» EXTRACT TO READ:
Segment Open

SGLang’s RadixAttention (Zheng et al., 2024) generalizes this from prefixes to arbitrary shared substrings using a radix tree. Agentic workloads often involve multiple active sessions that share overlapping but non-prefix conversation histories: a common tool-call sequence, a shared document excerpt, or a recurring few-shot example block that appears at different positions across requests. The radix tree allows the KV cache for any shared subtree to be reused, not just strict leading prefixes, which can substantially reduce KV cache pressure in these workloads.
Where the Architecture Is Heading
PagedAttention and prefix sharing bring KV cache memory efficiency close to optimal for single-machine serving. The remaining structural inefficiency requires a different kind of solution.
Prefill and decode phases have fundamentally different hardware profiles. Prefill processes the entire prompt in a single pass and is compute-bound: the quadratic attention over the full input sequence saturates GPU arithmetic units. Decode generates one token per step and is memory-bandwidth-bound: each step loads the accumulated KV cache to produce one output token, achieving arithmetic intensity far below peak TFLOPS. Running both phases in a mixed continuous batch means neither reaches optimal utilization, because the hardware is being asked to do two incompatible things at once.
The research direction is disaggregation: separate GPU pools for prefill and decode, connected by high-bandwidth interconnect to transfer KV cache blocks between stages. DistServe (Zhong et al., UC San Diego, 2024) and Splitwise (Patel et al., Microsoft Research, 2024) both follow this pattern. Prefill machines are provisioned for compute; decode machines are provisioned for memory bandwidth. Each pool scales independently according to traffic distribution. KV cache blocks are transferred via RDMA after the prefill phase completes, making the block-addressed paging scheme a prerequisite rather than an optimization.
This is the logical extension of the PagedAttention model. Treating KV cache as discrete blocks with well-defined addressing made them a transferable unit within a single machine. Disaggregation treats those same blocks as network objects, moving them between specialized machines the same way NUMA-aware allocators move pages between memory domains. The abstraction that solved fragmentation on a single GPU also happens to be the right abstraction for distributing work across a cluster.
Practical Configuration Implications
For anyone deploying vLLM or TGI today, the memory arithmetic above translates into concrete parameter choices. Three settings dominate the serving behavior:
--max-num-batched-tokens: the token budget per forward pass. Too small and prefill throughput degrades; too large and a single large prefill monopolizes a forward pass, spiking decode latency for in-flight requests.--max-model-len: the maximum admitted sequence length. Reducing this from 32768 to 4096 frees eight times the KV cache per sequence slot, allowing proportionally more concurrent requests at the cost of rejecting long-context inputs.--gpu-memory-utilization: the fraction of available GPU memory allocated to the KV cache pool. Setting this too high leaves insufficient headroom for CUDA kernels, activations, and temporary buffers.
The right values depend on your workload’s output-length distribution. A deployment serving short API calls has different optima than one handling long-document summarization. The HuggingFace post builds a solid foundation for understanding why the mechanisms exist; the fragmentation numbers explain why the defaults are set where they are and when changing them is worth the tradeoff.

Segment Closed

Dataset records:
Segment Open

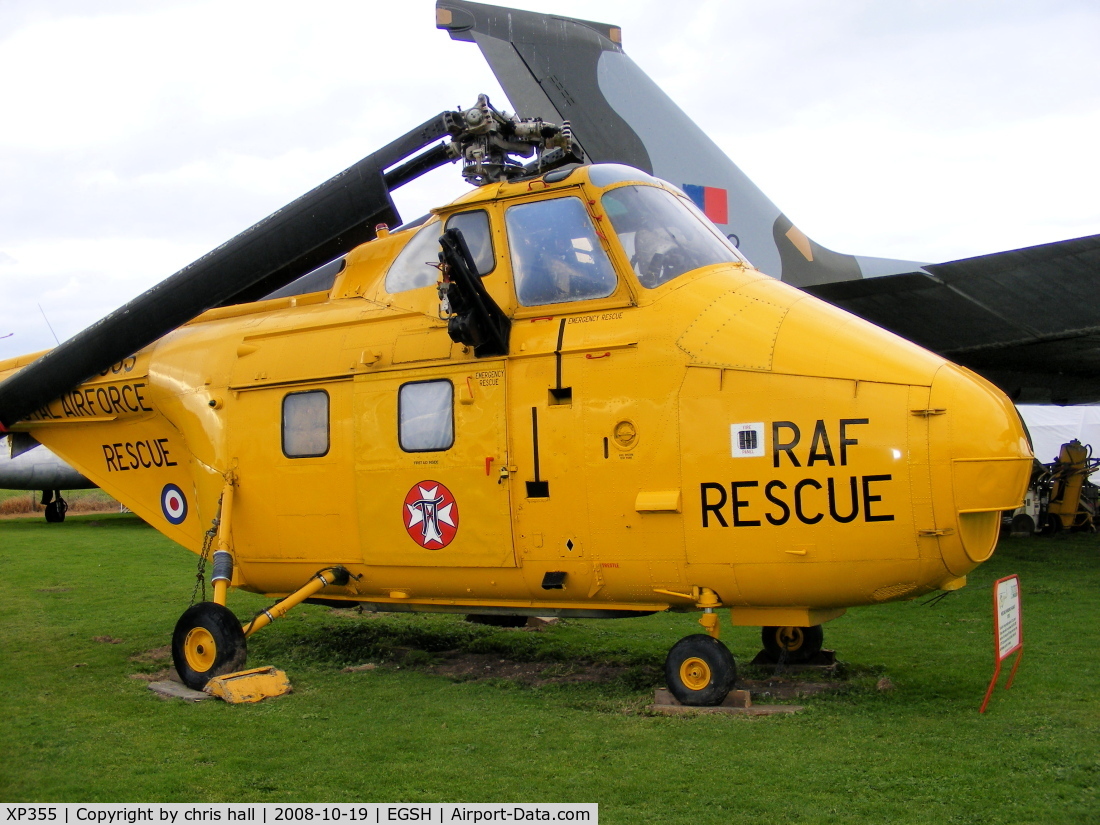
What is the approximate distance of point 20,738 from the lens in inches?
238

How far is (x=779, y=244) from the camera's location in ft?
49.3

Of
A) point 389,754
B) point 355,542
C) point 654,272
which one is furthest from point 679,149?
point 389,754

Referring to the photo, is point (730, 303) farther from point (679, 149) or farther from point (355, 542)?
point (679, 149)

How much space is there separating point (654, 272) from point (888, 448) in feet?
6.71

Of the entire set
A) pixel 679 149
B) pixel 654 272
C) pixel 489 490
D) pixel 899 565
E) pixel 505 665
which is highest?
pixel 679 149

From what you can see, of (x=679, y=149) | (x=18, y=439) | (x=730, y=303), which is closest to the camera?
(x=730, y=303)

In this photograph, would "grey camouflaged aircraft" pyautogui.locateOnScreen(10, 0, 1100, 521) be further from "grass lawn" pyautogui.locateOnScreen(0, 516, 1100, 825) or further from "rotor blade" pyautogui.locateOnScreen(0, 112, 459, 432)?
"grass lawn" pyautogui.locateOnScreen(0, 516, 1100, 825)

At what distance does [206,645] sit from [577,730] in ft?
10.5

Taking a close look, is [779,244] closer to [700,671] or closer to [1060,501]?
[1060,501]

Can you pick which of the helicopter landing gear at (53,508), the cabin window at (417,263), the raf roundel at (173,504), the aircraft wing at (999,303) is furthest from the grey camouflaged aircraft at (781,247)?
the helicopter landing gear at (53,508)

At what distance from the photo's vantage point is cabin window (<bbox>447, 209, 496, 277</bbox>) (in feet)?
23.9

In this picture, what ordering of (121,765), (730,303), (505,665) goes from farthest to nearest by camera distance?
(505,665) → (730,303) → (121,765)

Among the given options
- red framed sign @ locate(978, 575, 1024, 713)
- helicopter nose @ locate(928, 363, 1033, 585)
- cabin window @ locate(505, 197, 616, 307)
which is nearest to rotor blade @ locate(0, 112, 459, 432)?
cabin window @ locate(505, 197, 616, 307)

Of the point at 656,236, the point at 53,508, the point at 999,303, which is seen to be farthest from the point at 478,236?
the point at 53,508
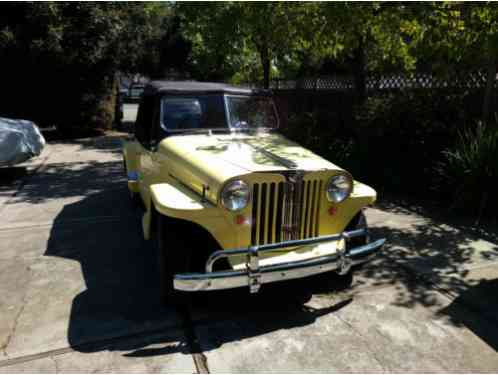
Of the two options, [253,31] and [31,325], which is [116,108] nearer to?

Segment Closed

» TASKS:
**1)** Give the three command-line settings that the excerpt on KV cache serving says dominate serving behavior.
**2)** Render this sentence from the KV cache serving excerpt into French: "Prefill machines are provisioned for compute; decode machines are provisioned for memory bandwidth."

» PROBLEM SOLUTIONS:
**1)**
--max-num-batched-tokens
--max-model-len
--gpu-memory-utilization

**2)** Les machines de préremplissage sont dimensionnées pour le calcul ; les machines de décodage sont dimensionnées pour la bande passante mémoire.